This article aims to serve as a primer to how supply chain will be disrupted by Blockchain
A smart contract is a special protocol intended to contribute, verify or implement the negotiation or performance of the contract.In the context of blockchains and cryptocurrencies, smart contracts are pre-written logics which are stored and replicated on a distributed storage platform like blockchain which is run by a network of computers and can also result in ledger updates. If blockchains give distributed trustworthy storage, then smart contracts give us distributed trustworthy calculations.
It is one of the main functions which differentiates Ethereum from other blockchains. Vitalik Buterin, Ethereum’s creator kept smart contracts in mind while designing Ethereum. Anyone can now create a smart contract using the Ethereum Virtual Machine (EVM) -a programming environment for writing smart contract code- and can execute them on blockchains.Smart contracts allow the performance of credible transactions without third parties.
Smart contracts are the key which connects blockchains to the real world.They are the key to decentralisation and a trustless mechanism for transacting almost any kind of business through the blockchain including altcoin trades.

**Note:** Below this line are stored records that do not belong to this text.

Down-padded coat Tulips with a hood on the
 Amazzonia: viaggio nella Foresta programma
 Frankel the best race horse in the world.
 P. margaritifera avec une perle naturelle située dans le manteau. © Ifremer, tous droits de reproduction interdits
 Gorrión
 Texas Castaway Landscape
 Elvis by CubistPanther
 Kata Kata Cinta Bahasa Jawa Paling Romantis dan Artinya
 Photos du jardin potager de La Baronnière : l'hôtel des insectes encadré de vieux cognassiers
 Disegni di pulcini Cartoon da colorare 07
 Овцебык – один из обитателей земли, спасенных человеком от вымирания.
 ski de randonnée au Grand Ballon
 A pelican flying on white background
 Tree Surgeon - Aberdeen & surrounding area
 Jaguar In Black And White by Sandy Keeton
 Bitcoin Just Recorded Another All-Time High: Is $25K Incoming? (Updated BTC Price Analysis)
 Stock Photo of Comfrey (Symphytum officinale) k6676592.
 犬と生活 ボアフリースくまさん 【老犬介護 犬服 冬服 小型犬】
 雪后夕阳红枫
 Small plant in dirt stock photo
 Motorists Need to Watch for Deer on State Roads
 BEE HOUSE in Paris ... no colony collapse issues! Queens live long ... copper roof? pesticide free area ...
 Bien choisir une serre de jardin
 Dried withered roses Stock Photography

Smart contracts can function as ‘multi-signature’ accounts so that funds are spent only when a required percentage of people agree.They can also Store information about an application, such as domain registration information or membership records and can provide utility to other contracts too.
The best way to describe smart contracts is to compare the technology to a vending machine. Ordinarily, one would go to a lawyer or a notary, pay them, and wait while he gets the document. With smart contracts, one simply drops a bitcoin into the vending machine (i.e. ledger). Moreover, smart contracts not only define the rules and penalties around an agreement in the same way that a traditional contract does, but also automatically enforce those obligations.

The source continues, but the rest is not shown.